In our study, we measure structural similarity between proteins by correlating the principle components of their secondary structure interaction matrix. In this method, referred here as the principle component correlation (PCC) analysis, the symmetric matrix for an individual protein is constructed with relationship parameters between secondary elements that can take the form of distance, orientation, or other relevant structural invariants. It is first demonstrated that the maximum eigenvalues of these interaction matrices can be effectively used to group structurally or topologically homologous proteins. Then by taking into account both maximum eigenvalues and their corresponding eigenvectors, a more refined pair-wise structure comparison is performed, which is able to differentiate structures of similar shape but different topological backbone traces. It is also shown that the results of PCC analysis are highly comparable to those given by the scaled Gauss metric (SGM) calculations [22] for the data sets studied. We believe the PPC method is flexible in adopting various structural parameters for pair-wise structure comparison.

## Results

### Materials

A total of fifty-six protein structures, grouped into 6 different sets according to CATH [23, 24] are used to test our algorithms. Proteins in structure set I belong to the "mainly alpha" class, including mostly apoptosis regulators in the BCL-x_{L} super family as well as others with remote conformational resemblance; all have the "Orthogonal Bundle" architecture. The atomic coordinates were retrieved from PDB with accession codes 1A4F, 1A6G, 1COL (A), 1DDB (A), 1F16 (A), 1G5M (A), 1GJH (A), 1MAZ, 1MDT (A), and 2BID (A), where (A) means chain A. Set II is also "mainly alpha" and has the same architecture as Set I, including structures 1CK7 (A), 1CXW (A), 1E8B (A), 1E88 (A), 1J7M (A), 1KS0 (A), 1PDC, and 2FN2. However this set consists of DNA helicase domains that have vastly different topology from Set I. Set II is used here to test the ability of our method to separate proteins that are in the same class of secondary structure but have different topologies. Set III belongs to the "mainly beta" class and has the barrel architecture, consisting of acid protease structures 1A5T, 1BVS (A), 1CUK, 1DV (A), 1F4I (A), 1G4A (E), 1G41 (A), 1HJP, 1IM2 (A), and 1JR3 (E). Set IV consists of the "alpha/beta" class proteins with the roll architecture, including structures 1FM0 (D), 1D4B (A), 1C78 (A), 1LM8 (B), 1NDD (A), 1UBQ, 1IBQ (A), and 1IP9 (A). The structures in set IV all have the Ubiquitin-like topology. Set V consists of the "mainly alpha" with the Alpha/alpha barrel architecture, including 1C82 (A), 1CB8 (A), 1EGU (A), 1F1S (A), 1F9G (A), 1HM2 (A), 1HM3 (A), 1HMU (A), 1HMW (A), 1HV6 (A), 1I8Q (A), and 1QAZ (A). The structures in Set V all have the Glycosyltransferase topology. Set VI consists of the "mainly beta" with the ribbon architecture, including 1AIW, 1E6N (A), 1E6P (A), 1E6R (A), 1E6Z (A), 1E15 (A), 1ED7 (A), and 1GOI (A). The structures in Set VI have the Seminal Fluid Protein PDC-109 (domain B).

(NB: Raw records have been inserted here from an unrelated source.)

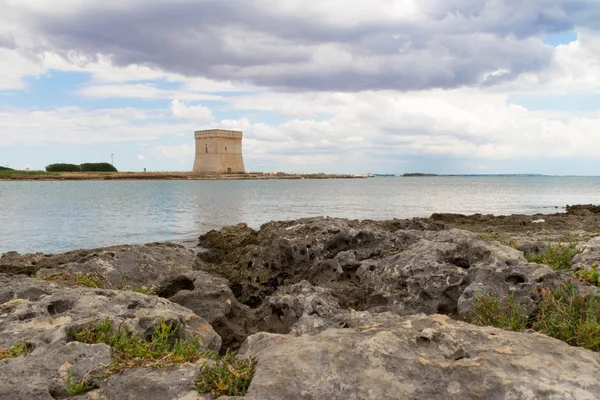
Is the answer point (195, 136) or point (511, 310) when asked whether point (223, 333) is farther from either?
point (195, 136)

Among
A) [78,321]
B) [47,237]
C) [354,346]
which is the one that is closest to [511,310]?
[354,346]

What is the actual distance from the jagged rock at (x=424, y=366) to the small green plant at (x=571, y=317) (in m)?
0.35

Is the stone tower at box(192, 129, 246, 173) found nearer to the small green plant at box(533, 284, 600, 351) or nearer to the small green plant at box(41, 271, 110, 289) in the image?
the small green plant at box(41, 271, 110, 289)

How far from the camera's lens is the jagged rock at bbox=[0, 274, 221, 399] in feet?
11.5

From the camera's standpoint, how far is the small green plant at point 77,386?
11.0ft

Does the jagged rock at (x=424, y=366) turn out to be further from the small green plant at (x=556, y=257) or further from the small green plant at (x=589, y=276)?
the small green plant at (x=556, y=257)

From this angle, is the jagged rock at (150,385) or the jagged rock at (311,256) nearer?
the jagged rock at (150,385)

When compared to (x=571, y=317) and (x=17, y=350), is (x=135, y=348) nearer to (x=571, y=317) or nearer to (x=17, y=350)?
(x=17, y=350)

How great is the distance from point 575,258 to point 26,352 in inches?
271

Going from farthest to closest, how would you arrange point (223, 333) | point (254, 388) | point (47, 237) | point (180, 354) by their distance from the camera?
1. point (47, 237)
2. point (223, 333)
3. point (180, 354)
4. point (254, 388)

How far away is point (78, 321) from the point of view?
14.8ft

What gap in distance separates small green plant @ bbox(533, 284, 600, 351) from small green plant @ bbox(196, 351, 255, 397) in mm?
2636

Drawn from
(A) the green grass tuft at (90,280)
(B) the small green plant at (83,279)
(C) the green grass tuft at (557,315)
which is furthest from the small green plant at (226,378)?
(B) the small green plant at (83,279)

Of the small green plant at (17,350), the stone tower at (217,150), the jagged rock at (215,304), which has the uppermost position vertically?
the stone tower at (217,150)
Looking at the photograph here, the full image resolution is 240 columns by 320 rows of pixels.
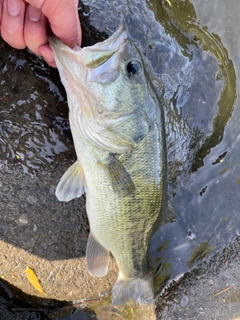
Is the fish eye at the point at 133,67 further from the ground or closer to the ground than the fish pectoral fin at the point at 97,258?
further from the ground

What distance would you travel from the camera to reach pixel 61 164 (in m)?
2.70

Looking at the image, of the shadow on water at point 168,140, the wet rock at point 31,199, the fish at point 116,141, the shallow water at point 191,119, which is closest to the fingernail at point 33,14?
the fish at point 116,141

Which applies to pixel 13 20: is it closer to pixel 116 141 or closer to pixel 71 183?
pixel 116 141

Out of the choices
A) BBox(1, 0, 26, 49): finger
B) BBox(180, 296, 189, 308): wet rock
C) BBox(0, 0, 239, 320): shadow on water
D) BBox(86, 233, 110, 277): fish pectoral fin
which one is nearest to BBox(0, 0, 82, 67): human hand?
BBox(1, 0, 26, 49): finger

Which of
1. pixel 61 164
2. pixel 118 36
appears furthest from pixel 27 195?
pixel 118 36

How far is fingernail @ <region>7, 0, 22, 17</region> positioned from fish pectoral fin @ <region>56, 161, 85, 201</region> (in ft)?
3.32

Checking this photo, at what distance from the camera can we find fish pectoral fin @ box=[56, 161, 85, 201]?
231 cm

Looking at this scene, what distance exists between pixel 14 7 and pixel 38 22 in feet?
0.51

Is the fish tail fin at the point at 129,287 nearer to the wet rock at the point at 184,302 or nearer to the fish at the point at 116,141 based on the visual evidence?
the fish at the point at 116,141

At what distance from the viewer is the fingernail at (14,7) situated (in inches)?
76.4

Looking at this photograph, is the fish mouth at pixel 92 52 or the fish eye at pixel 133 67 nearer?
the fish mouth at pixel 92 52

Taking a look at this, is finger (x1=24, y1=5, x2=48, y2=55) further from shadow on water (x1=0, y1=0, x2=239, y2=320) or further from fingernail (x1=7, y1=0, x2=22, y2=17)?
shadow on water (x1=0, y1=0, x2=239, y2=320)

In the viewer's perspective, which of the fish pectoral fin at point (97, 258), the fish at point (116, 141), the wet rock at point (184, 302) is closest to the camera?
the fish at point (116, 141)

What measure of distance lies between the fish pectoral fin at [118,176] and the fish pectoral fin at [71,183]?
255 mm
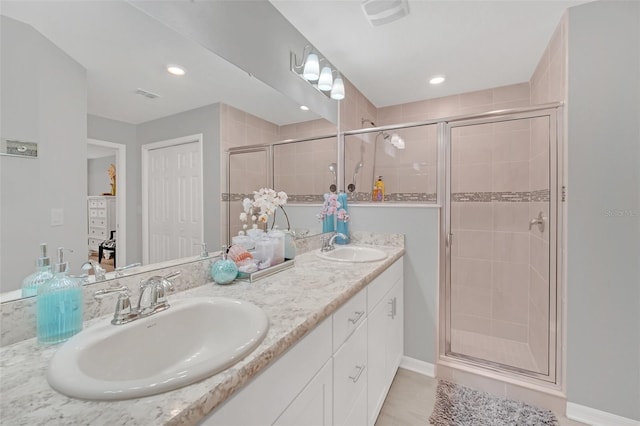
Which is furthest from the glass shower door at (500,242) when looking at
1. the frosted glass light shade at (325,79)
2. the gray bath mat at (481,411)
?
the frosted glass light shade at (325,79)

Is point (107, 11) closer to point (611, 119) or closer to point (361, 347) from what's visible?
point (361, 347)

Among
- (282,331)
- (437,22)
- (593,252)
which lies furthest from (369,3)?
(593,252)

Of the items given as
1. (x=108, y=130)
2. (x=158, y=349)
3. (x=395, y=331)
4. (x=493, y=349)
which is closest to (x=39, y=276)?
(x=158, y=349)

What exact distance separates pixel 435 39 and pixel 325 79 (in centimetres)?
81

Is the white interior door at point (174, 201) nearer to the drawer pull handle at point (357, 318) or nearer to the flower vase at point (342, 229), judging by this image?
the drawer pull handle at point (357, 318)

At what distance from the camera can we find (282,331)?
0.70m

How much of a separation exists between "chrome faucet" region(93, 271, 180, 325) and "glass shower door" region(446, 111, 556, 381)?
71.5 inches

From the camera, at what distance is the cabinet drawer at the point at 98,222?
822mm

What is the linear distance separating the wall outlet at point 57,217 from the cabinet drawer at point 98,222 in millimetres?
77

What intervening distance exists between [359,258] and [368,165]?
1.00 m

### Clustering of structurally similar proteins by SMEC method

One of the goals of this study is to compare and identify structurally or topologically similar proteins. In other words, given a new experimentally determined protein structure, the proposed method is expected to rapidly place the structure into a group of structurally or topologically similar proteins in the database, thereby aiding in correlating topological similarity with functional similarity. To illustrate the application of the SMEC approach, we compute the scaled eigenvalues of PD and PID interaction matrices (Section Methods). Figure 2a shows the plot of scaled λ_{2} versus λ_{1}, calculated using the PD matrix, for all proteins in the four data sets. Figure 2b shows the plot of λ_{1} of PID matrix versus that of PD matrices. The different symbols represent different structural groups. These plots were used to resolve clusters of structurally similar structures.

### Pair-Wise structural comparison by PCC method

In addition to correlating the maximum eigenvalues, the PCC method described in Section Methods, which compares both eigenvalues and eigenvectors, was tested for the four selected data sets. Using the pair-wise distance matrix defined in Section Methods, the difference metric *R* defined in Eq. 5 between all pairs of protein structures in the four data sets were calculated and shown in Tables 1-6. Additionally for the same data sets, writhing numbers computed using the SGM method were presented in the same corresponding tables. The *R* values between a few selected proteins from different groups were also shown to provide a negative control (Table 2).

## Discussion

The concept of principle component analysis (PCA) is widely used in mathematics and pattern recognition to simplify a data set. In mathematical terms, it is a transform that chooses a new coordinate system for the data set, such that the greatest variance by any projection of the data set comes to lie on the first axis (then called the first principle component), the second greatest variance on the second axis, and so on. Because of the large amount of information stored along the first axis, the maximum eigenvalue itself can be characteristic enough to represent structural features of a protein. Figure 2a plots eigenvalues λ_{1} versus λ_{2} derived from the PD matrices of all four sets of structures under study. Clearly λ_{1} values alone are distinct enough from each other for grouping most of the structures into their known conformation sets. The same plot also illustrates that the second largest eigenvalue λ_{2} is generally not powerful enough to accomplish the grouping. It is therefore expected that smaller components of interaction matrices are not effective for this purpose. Similarly, when using the first number computed with the SGM algorithm, the four structure sets can be resolved (see Fig. 3).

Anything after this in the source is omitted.